— Available records —

-----

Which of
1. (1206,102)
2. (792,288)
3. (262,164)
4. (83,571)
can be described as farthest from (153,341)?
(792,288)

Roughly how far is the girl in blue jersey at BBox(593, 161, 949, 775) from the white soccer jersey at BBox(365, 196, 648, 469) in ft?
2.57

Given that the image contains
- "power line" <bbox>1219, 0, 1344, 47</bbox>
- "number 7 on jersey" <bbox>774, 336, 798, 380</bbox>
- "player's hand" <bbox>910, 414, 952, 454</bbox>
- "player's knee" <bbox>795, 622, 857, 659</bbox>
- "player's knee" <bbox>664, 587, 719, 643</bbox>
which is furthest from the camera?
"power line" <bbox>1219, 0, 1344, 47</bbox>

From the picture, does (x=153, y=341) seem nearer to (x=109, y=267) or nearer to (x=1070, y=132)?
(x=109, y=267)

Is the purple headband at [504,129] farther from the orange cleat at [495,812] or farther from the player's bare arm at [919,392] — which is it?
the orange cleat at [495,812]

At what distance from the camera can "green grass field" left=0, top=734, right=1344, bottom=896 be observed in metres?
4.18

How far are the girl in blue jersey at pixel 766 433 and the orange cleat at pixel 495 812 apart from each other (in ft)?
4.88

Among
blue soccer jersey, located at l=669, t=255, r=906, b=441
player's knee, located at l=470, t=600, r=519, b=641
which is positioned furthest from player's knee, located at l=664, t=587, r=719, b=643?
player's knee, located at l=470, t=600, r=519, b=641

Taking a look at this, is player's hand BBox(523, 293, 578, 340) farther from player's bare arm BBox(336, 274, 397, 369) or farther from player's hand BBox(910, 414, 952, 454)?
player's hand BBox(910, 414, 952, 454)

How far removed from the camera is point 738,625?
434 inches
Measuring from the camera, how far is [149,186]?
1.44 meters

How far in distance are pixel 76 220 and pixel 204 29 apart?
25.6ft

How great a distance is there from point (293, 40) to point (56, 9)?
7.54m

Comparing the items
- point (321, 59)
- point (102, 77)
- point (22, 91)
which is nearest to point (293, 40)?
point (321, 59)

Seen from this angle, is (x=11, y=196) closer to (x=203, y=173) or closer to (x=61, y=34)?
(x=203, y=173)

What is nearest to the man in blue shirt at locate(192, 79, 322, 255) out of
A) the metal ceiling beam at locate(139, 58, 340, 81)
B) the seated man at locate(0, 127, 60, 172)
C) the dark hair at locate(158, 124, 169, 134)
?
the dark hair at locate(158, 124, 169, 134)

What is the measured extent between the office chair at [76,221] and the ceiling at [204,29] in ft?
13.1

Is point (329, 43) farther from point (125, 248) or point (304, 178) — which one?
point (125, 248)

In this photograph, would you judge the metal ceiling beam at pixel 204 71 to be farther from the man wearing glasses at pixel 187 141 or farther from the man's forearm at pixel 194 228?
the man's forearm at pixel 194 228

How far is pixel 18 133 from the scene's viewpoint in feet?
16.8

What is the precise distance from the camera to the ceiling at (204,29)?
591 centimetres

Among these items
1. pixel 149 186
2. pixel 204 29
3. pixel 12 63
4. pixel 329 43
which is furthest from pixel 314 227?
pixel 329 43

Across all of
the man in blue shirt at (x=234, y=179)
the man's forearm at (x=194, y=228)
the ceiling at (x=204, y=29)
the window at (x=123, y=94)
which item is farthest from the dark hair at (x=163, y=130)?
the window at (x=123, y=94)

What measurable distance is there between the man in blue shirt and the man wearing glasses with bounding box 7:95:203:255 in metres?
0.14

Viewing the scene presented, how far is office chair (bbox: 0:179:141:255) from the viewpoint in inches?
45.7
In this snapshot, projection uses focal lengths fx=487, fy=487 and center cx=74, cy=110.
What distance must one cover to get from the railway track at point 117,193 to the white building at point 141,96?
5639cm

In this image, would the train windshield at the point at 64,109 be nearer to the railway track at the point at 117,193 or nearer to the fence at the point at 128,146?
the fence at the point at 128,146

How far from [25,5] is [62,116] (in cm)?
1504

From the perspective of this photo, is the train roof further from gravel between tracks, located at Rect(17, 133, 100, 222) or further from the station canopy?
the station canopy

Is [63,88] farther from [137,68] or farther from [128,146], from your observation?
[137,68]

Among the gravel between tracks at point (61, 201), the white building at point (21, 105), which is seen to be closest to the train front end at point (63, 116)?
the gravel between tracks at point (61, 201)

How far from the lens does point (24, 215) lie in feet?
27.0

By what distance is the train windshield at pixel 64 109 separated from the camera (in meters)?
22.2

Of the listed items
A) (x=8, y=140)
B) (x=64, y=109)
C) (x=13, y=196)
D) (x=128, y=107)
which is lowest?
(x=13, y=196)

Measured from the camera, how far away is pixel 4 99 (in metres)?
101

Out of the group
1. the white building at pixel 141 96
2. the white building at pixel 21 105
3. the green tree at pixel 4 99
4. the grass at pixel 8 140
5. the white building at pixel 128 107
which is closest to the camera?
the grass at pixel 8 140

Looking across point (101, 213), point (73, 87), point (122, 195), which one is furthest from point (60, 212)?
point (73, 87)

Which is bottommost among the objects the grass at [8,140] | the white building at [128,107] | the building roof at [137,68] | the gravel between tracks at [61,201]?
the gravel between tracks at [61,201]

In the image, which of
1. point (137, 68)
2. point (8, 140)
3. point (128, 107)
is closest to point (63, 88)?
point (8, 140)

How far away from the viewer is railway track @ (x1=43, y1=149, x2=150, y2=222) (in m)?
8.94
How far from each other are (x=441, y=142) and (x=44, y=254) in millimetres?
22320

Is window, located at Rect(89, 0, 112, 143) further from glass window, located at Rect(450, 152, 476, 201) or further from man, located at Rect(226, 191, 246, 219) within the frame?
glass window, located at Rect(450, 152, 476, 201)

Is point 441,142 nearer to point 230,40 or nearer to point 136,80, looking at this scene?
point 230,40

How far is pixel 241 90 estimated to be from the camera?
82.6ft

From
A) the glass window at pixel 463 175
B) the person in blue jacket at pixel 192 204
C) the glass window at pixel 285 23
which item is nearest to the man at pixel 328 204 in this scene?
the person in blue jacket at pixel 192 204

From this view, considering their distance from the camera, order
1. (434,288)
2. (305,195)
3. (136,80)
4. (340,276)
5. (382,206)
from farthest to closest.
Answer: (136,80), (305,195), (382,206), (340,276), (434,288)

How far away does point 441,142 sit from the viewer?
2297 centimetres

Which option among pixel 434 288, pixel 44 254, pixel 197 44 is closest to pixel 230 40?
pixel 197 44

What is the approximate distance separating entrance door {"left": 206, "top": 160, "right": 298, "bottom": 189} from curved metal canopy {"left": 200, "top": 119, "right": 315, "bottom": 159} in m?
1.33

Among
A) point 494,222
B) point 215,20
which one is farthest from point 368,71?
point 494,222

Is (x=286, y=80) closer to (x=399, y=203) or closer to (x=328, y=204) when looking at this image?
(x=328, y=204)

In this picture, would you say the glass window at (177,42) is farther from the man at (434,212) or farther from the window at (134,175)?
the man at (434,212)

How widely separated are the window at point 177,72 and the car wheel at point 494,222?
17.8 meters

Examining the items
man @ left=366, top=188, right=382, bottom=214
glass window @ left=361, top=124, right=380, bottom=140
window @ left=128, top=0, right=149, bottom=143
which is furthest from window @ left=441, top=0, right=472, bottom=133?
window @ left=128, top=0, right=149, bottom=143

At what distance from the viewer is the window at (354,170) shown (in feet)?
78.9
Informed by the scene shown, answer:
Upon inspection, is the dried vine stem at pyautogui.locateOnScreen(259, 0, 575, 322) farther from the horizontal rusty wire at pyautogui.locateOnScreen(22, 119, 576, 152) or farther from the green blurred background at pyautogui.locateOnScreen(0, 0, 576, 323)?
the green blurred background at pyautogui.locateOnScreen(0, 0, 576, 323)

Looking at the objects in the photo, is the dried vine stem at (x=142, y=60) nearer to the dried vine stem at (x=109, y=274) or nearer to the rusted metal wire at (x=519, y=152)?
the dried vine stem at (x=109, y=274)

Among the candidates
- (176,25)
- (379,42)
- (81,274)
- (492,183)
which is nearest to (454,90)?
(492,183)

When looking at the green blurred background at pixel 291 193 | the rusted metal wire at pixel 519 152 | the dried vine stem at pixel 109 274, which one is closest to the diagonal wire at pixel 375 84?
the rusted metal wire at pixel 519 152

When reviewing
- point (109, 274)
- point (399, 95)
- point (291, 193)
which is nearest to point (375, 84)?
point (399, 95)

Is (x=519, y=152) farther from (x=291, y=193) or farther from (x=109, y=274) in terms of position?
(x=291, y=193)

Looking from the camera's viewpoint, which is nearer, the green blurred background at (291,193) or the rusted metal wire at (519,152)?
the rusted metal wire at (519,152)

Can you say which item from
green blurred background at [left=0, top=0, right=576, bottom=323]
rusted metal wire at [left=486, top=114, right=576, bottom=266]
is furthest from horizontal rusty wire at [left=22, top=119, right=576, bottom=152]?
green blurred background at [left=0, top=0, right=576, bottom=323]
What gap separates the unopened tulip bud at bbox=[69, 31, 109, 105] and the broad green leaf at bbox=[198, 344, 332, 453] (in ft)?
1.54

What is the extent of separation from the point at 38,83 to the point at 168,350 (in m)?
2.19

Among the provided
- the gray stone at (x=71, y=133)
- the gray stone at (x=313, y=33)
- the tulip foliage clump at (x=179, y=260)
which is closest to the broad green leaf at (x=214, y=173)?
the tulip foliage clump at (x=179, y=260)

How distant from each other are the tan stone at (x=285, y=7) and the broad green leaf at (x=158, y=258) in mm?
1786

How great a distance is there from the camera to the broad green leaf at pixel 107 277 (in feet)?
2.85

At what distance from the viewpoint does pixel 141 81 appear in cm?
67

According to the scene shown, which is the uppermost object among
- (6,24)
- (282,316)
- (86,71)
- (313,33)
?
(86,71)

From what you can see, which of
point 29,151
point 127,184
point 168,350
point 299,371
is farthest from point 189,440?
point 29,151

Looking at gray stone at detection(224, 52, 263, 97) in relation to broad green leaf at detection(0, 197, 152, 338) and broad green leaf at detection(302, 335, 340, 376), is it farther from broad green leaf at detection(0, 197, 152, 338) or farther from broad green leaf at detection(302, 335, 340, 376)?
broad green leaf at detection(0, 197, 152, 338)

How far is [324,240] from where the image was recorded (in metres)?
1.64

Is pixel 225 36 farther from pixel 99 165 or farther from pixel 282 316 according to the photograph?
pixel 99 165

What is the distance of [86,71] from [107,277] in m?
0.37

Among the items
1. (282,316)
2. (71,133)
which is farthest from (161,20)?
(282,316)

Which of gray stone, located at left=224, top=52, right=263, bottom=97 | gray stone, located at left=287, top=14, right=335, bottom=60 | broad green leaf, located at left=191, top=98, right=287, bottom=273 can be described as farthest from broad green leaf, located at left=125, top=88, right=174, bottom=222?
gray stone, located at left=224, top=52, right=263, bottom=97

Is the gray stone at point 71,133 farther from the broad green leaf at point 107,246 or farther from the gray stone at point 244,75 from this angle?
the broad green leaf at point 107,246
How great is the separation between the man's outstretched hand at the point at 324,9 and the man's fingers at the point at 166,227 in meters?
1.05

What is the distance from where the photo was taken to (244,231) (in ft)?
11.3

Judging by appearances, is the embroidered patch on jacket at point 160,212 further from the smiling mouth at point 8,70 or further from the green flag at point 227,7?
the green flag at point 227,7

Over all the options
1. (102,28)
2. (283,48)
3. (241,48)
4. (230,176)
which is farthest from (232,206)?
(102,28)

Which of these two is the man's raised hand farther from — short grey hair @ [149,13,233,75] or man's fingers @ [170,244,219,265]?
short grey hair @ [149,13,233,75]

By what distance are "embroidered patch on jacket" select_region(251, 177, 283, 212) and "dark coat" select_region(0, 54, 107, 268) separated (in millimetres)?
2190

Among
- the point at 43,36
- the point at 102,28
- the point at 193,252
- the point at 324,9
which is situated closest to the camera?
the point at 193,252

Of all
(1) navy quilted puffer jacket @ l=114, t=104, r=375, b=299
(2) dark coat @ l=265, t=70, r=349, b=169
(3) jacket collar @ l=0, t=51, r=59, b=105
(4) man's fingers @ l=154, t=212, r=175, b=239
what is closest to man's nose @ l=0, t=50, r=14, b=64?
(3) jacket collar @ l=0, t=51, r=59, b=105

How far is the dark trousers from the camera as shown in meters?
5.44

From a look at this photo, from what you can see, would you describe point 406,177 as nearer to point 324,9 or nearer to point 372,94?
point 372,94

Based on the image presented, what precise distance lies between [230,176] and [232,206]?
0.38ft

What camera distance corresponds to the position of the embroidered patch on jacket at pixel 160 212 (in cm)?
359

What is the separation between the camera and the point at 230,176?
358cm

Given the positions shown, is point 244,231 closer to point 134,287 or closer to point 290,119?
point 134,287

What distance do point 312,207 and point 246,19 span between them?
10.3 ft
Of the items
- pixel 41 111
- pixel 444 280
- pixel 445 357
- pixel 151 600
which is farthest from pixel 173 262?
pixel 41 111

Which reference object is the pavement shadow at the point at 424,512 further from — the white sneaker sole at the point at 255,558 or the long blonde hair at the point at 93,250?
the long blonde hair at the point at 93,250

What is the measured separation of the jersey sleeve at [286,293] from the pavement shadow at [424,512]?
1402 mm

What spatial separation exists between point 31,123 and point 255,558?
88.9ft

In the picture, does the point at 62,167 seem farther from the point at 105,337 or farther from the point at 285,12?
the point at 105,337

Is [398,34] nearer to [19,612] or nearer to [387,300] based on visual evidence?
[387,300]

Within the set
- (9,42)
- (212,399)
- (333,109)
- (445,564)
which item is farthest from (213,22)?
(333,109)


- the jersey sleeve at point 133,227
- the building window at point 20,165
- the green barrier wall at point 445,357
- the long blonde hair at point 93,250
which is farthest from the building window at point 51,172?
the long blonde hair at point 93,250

-----

— Work instructions —
Starting at the line that contains "Which reference object", retype each line through the end of the listing above and nothing else.

— Completed task —
Which reference object is the pavement shadow at the point at 424,512 further from — the white sneaker sole at the point at 255,558 or the long blonde hair at the point at 93,250?
the long blonde hair at the point at 93,250

What is the measured separation of the jersey sleeve at [286,293] from the pavement shadow at [424,512]?
1402 mm

What spatial separation exists between point 31,123 and point 255,558?
88.9ft

In the picture, does the point at 62,167 seem farther from the point at 105,337 or farther from the point at 285,12?
the point at 105,337

Is [398,34] nearer to [19,612] or nearer to [387,300] based on visual evidence?
[387,300]

Within the set
- (9,42)
- (212,399)
- (333,109)
- (445,564)
which item is farthest from (213,22)?
(333,109)


- the jersey sleeve at point 133,227
- the building window at point 20,165
- the green barrier wall at point 445,357
- the long blonde hair at point 93,250
which is farthest from the building window at point 51,172?
the long blonde hair at point 93,250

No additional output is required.